That Feeling - Pensare con la pittura
La vitalità della pittura prima di tutto. A dispetto di quanti pensano al linguaggio pittorico come ad un mezzo sorpassato, oppure giunto ad un suo esaurimento dopo una storia lunghissima, o disseccato dall'infinito numero di opere prodotte in passato e custodite nel museo delle nostre peregrinazioni immaginarie. In opposizione ad una sua morte continuamente annunciata durante gli ultimi quaranta anni. A sfatare questo pregiudizio (forse più tipicamente italiano che internazionale) giungono segnali inequivocabili di una capacità della pittura di reinventarsi durante tutti i cicli storici, compiendo successive rivoluzioni, con stupore di tutti, quando ormai se ne preparava in più luoghi un lussuoso funerale.

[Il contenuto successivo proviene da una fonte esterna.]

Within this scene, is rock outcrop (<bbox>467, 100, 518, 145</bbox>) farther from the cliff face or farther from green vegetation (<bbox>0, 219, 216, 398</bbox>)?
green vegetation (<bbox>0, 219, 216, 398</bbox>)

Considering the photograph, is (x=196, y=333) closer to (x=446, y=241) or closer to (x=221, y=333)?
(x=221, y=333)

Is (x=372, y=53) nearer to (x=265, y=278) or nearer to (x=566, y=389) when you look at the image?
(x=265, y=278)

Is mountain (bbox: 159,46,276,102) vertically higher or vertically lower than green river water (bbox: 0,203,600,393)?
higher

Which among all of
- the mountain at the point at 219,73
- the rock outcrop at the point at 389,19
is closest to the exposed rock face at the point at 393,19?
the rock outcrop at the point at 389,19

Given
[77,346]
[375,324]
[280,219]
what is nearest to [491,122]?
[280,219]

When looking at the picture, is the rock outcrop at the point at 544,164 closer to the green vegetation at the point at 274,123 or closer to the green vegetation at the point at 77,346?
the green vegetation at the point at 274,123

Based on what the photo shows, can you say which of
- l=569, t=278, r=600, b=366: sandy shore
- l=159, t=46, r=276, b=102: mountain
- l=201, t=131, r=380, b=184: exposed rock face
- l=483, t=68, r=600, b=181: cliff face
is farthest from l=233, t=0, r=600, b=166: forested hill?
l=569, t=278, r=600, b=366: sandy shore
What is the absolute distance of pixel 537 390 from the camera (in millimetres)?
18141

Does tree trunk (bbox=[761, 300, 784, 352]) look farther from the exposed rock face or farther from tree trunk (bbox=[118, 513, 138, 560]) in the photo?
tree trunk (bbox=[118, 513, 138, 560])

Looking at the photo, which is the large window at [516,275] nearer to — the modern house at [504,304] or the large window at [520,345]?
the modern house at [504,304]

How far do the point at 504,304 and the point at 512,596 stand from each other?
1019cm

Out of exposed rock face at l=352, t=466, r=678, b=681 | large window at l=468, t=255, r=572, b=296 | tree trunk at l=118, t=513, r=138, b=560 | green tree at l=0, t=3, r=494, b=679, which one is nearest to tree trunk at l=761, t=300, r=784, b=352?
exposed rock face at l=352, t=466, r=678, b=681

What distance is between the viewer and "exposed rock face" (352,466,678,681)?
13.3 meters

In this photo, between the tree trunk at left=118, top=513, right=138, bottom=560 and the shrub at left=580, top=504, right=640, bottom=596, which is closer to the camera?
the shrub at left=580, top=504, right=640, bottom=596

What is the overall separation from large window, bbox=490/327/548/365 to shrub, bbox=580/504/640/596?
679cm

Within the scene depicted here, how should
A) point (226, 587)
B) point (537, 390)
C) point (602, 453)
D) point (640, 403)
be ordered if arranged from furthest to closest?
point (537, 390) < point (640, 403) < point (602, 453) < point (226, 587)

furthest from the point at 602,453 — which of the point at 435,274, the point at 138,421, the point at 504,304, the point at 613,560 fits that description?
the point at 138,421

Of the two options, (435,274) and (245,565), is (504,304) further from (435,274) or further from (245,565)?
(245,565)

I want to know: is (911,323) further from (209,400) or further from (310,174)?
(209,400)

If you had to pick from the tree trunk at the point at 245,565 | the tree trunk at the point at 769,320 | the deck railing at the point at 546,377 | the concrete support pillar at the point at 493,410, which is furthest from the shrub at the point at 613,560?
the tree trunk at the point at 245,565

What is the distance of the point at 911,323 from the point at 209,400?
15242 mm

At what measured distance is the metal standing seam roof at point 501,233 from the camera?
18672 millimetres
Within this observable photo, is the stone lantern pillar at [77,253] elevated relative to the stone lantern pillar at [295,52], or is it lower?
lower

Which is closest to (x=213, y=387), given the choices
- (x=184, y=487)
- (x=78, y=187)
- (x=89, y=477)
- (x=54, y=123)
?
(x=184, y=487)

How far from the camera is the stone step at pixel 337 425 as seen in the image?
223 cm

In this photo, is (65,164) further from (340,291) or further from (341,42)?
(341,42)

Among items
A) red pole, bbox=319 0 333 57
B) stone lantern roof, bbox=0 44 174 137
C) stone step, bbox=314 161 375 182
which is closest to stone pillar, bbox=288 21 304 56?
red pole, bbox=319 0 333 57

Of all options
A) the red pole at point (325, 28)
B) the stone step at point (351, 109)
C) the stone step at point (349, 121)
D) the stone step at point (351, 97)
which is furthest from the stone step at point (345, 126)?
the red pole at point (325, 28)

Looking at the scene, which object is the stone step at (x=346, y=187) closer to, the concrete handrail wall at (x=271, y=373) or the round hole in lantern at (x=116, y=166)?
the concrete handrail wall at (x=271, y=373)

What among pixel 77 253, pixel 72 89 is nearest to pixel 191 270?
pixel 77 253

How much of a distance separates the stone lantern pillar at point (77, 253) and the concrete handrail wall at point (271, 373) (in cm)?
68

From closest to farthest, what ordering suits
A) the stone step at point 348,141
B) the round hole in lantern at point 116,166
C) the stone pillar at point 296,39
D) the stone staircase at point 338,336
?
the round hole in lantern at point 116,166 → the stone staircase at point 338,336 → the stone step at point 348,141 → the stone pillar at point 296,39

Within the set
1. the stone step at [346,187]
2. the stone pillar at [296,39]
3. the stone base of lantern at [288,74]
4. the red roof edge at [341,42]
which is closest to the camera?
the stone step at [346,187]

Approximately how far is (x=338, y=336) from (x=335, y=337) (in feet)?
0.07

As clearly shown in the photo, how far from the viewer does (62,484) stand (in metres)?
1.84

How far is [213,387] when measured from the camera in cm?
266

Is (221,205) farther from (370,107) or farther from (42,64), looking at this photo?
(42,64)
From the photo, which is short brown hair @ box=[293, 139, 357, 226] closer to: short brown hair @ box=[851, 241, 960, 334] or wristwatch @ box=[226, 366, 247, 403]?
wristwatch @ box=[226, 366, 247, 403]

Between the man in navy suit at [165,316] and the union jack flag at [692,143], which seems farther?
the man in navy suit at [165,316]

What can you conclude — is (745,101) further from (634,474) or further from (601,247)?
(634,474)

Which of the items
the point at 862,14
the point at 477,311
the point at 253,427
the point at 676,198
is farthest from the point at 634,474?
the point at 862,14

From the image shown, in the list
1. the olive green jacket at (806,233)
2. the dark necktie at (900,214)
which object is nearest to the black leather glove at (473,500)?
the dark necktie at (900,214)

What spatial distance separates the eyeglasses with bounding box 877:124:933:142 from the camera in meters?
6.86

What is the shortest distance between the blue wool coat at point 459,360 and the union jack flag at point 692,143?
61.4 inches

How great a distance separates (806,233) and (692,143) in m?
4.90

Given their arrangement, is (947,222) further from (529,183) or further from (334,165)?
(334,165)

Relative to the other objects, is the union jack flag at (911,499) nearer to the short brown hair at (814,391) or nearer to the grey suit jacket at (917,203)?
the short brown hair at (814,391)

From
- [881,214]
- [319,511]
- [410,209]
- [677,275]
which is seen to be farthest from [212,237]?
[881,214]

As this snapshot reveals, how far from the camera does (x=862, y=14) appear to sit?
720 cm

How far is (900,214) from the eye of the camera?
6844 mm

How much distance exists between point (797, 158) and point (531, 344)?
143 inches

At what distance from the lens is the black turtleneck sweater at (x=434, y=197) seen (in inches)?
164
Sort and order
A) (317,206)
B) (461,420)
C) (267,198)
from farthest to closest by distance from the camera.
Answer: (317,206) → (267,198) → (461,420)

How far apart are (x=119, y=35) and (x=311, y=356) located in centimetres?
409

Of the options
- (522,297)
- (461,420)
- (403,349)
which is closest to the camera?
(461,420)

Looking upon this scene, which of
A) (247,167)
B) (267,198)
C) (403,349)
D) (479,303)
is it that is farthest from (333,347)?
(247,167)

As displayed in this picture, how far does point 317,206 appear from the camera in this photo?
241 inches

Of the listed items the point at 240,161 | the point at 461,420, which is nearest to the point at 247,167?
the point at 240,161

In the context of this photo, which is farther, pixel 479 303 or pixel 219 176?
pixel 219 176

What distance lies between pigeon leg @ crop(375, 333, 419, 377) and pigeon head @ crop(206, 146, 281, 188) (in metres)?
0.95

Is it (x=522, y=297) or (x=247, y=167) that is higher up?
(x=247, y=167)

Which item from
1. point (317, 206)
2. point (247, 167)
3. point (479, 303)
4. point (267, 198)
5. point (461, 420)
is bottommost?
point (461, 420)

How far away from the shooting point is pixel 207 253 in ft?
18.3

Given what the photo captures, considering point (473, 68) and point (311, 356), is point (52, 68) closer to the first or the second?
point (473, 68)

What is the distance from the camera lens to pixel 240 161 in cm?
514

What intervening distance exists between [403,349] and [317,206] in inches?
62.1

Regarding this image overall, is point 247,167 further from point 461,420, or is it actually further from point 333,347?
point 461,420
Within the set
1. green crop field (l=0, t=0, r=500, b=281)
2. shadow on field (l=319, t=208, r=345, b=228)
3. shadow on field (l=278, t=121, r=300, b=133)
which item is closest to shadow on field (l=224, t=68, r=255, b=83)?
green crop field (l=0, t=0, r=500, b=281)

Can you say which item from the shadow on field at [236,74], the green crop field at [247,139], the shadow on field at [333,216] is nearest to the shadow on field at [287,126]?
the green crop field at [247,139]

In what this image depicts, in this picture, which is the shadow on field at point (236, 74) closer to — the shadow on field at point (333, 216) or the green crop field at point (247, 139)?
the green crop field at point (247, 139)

Nessuna sorpresa da parte mia nel constatare che ancora una volta nuove generazioni si affacciano sul bordo di questo linguaggio, sull'abisso forse potremmo dire, viste le profondità ormai in gioco. E' il caso That Feeling, mostra collettiva a cura di Domenico de Chirico, con autori tutti impegnati a ripensare lo spazio pittorico e la sua identità, provando a tracciare possibili vie di fuga verso costruzioni inedite.
Attraversando le sale della galleria mi è sembrata dominante la tendenza a guardare avanti più che a ripercorrere i temi della tradizione. Sono pochi infatti gli artisti di questa esposizione che si riallacciano a modelli del passato, solo Haylan Pozanti (con le sue forme incastonate dentro composizioni di lucida esattezza grafica) e Alexander Lieck (che evoca una sorta di fantasma raggelato dell'espressionismo astratto) risultano interessati a reinterpretare stili ormai storici. Gli altri provano ad immaginare cosa possa essere la pittura super contemporanea del nostro presente, con esiti talvolta molto convincenti, come le visioni -tecnologiche e smaterializzate - di Joshua Citarella, capaci di suggerire trasformazioni dell' immagine già avvenute, proiettando l'osservatore ad un grado inquieto ed enigmatico di attenzione. Ho trovato molto affascinanti anche gli spazi astratti di Heather Guertin, ambigui, inconoscibili, mettono in scena una sorta di territorio misterioso da percorrere soprattutto con gli strumenti della mente. Falsamente semplice, il lavoro di Stephen Felton mi pare sviluppi una interrogazione sul potere delle forme simboliche, ridotte ad una scarna rappresentazione – logica e primitiva - una proposta radicale per instaurare nuovi vocabolari essenziali. Le grandi, ipnotiche campiture di colore di Tamina Amadyar – intense e quasi apparse in sogno – le potrei leggere come una sorta di accensione, una promessa di libertà per la pittura, da spendere e confermare negli anni futuri.
That Feeling, Eduardo Secci Contemporary, Piazza Carlo Goldoni 2, Firenze.